For his part, Ratcliff raised his stock, and his bank account, in the loss. He and Cerrone scored a cool ten grand for Fight of the Night but the non-financial benefits of his performance far outweigh the cheddar. WEC General Manager Reed Harris praised Ratcliff for his gutsy performance against one of the best 155-pounders in his company. Cowboy himself led the cheering section at the post-fight press conference saying that there was no quit in Ed and that he could he see in his eyes that he would not let what turned into a very tender groin stop him. He easily could have stayed down in the second round and taken a DQ win and few could have faulted him for it. And fighting through all that pain, with the spotlight brighter than its ever been in his entire fight career, he manned up and gave a guy who’s gone 9 ½ rounds with the best two lightweights in the WEC all he could handle. Ed’s fight cred hit an all time high and he showed that he belongs in the top five of the division.
Chris Horodecki was “Assassin-ated” by hard hitting Anthony Njokuani who scored his third straight “Knockout of the Night” bonus. The win wasn’t a huge surprise, but the way it happened was. Chris was a standout in the now defunct International Fight League and came into this fight with a 13-1 MMA record. You’d think that would be enough experience to know better than to turn your back on your opponent and casually walk away in the middle of the round, especially when that opponent is a Muay Thai specialist nicknamed “The Assassin” and has, in his words, “giraffe legs”. Not surprisingly, Anthony almost kicked the Polish Hammer’s head off his shoulders and finished with aggressive ground and pound to earn the win. I’d love to see Njokuani and Radcliff next and wonder if Horodecki wouldn’t be better suited for 145. He looked to be significantly outsized at 155 and definitely could lose the weight.

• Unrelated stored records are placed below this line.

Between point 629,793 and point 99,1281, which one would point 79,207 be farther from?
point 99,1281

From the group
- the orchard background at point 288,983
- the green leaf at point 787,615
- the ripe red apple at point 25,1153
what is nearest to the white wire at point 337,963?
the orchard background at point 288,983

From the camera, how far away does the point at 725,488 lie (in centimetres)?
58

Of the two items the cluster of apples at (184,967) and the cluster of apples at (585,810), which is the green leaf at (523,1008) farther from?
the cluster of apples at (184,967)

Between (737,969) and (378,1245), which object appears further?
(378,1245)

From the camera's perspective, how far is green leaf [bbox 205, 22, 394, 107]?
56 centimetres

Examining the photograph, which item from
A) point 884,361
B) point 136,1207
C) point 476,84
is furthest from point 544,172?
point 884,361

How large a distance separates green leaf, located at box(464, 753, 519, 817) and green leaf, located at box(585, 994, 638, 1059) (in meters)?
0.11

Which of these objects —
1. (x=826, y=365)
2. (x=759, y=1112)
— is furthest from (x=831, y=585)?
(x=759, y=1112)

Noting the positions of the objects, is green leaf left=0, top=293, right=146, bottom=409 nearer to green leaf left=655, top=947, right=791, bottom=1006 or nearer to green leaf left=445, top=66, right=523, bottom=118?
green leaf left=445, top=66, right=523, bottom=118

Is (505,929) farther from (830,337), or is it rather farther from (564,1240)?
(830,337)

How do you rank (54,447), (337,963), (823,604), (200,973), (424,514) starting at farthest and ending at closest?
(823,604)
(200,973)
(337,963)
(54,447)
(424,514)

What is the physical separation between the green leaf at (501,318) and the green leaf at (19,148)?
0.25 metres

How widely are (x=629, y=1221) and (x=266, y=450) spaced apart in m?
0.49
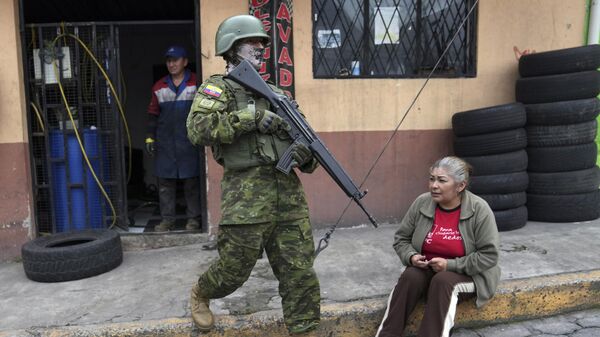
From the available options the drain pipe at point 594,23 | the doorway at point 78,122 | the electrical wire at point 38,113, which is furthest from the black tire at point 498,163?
the electrical wire at point 38,113

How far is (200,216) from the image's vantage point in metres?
4.95

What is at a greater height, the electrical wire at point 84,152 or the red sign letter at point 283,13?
the red sign letter at point 283,13

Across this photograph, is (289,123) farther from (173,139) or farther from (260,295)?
(173,139)

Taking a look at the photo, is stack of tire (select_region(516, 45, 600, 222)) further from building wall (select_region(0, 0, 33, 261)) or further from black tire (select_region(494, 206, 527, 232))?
building wall (select_region(0, 0, 33, 261))

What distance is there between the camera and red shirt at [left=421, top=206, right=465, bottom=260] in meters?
2.80

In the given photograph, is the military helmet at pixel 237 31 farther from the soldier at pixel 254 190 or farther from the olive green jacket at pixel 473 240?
the olive green jacket at pixel 473 240

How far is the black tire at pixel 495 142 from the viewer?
4.49 m

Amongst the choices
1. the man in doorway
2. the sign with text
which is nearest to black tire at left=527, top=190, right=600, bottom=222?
the sign with text

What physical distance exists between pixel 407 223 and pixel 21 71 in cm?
363

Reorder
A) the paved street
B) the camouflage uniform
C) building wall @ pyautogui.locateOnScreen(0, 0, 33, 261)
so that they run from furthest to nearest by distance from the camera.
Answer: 1. building wall @ pyautogui.locateOnScreen(0, 0, 33, 261)
2. the paved street
3. the camouflage uniform

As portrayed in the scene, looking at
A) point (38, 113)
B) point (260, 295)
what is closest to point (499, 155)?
point (260, 295)

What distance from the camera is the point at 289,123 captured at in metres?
2.53

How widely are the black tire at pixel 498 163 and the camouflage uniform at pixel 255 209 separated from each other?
8.13 feet

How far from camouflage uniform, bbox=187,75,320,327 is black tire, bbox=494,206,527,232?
2652 millimetres
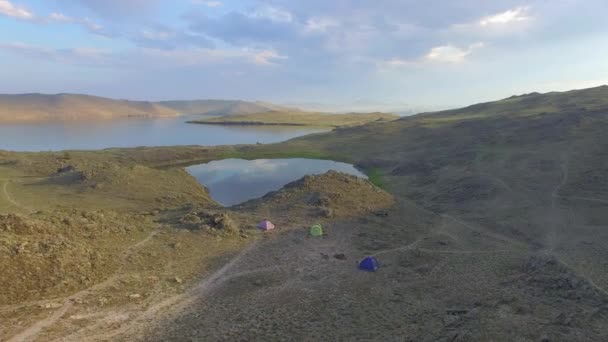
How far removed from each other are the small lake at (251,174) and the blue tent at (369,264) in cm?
2632

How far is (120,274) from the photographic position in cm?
2241

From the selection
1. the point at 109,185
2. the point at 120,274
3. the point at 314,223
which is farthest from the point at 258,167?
the point at 120,274

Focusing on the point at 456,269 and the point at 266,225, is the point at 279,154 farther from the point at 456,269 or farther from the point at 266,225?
the point at 456,269

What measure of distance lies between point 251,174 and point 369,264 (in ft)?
139

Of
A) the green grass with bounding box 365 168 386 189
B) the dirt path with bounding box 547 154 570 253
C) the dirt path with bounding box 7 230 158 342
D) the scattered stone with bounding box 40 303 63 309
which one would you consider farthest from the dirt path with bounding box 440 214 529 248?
the scattered stone with bounding box 40 303 63 309

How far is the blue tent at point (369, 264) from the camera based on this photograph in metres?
24.2

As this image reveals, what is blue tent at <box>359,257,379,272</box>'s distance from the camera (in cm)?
2424

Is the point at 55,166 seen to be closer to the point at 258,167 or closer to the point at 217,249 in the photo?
the point at 258,167

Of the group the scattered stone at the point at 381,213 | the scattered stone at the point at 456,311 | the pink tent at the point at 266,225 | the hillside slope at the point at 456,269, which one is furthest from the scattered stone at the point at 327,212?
the scattered stone at the point at 456,311

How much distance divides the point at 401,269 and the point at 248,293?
885 centimetres

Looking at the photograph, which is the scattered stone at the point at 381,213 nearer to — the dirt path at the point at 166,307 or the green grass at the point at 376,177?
the dirt path at the point at 166,307

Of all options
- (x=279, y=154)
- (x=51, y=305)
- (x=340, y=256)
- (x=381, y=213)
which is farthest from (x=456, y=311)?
(x=279, y=154)

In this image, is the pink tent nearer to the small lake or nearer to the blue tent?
the blue tent

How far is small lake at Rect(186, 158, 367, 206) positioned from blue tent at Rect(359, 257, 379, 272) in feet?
86.3
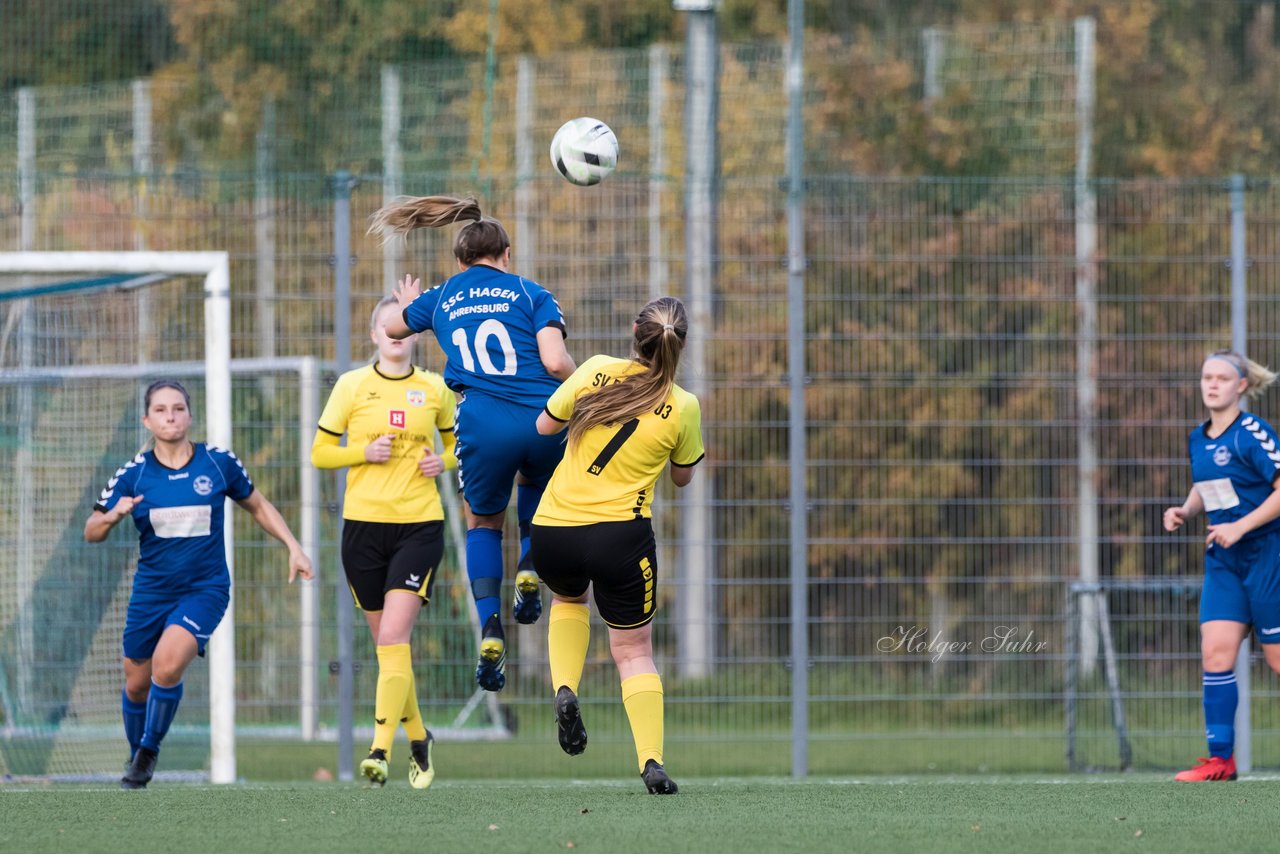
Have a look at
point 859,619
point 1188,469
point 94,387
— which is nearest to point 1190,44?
point 1188,469

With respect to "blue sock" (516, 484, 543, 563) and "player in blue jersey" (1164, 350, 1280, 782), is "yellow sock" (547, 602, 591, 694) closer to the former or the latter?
"blue sock" (516, 484, 543, 563)

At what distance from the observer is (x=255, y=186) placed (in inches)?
463

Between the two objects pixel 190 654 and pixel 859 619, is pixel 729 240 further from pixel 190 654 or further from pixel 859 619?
pixel 190 654

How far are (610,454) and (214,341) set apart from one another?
12.2ft

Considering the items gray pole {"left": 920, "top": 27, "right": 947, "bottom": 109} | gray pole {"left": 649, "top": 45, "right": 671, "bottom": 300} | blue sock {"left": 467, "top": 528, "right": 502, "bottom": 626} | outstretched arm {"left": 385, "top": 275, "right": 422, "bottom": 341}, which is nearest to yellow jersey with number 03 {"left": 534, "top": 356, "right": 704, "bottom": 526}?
blue sock {"left": 467, "top": 528, "right": 502, "bottom": 626}

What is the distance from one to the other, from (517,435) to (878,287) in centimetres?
389

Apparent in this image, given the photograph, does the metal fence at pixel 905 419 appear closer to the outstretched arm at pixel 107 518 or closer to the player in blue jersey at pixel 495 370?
the outstretched arm at pixel 107 518

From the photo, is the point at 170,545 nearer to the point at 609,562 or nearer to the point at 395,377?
the point at 395,377

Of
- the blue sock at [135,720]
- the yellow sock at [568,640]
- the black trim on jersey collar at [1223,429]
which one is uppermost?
the black trim on jersey collar at [1223,429]

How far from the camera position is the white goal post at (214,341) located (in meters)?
8.94

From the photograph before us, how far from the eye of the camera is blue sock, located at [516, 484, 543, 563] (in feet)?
23.4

Joseph Benavidez rebounded from the first loss of his career with a first round TKO over submission wizard Rani Yahya. Rani seemed too content to play around on the feet with Joseph for too long and paid the price for it. The very patient Benavidez picked his spot, caught Yahya flush and pounced on him to finish the fight. “I saw his eyes roll back and I knew it was over.” So did the referee. Don’t be surprised to see Benavidez and Miguel Torres at WEC 47 at the Arnold Classic weekend in Columbus, Ohio in March.
Scott Jorgensen made his case to be considered in the upper echelon of the 135 pound division by utterly dominating Takeya Mizugaki on the feet and on the ground for two rounds on his way to a unanimous 29-28 decision on all cards. The decorated wrestler showed vast improvement in his hands and should become a mainstay on the televised card for the foreseeable future.
Larry Pepe is the host of Pro MMA Radio.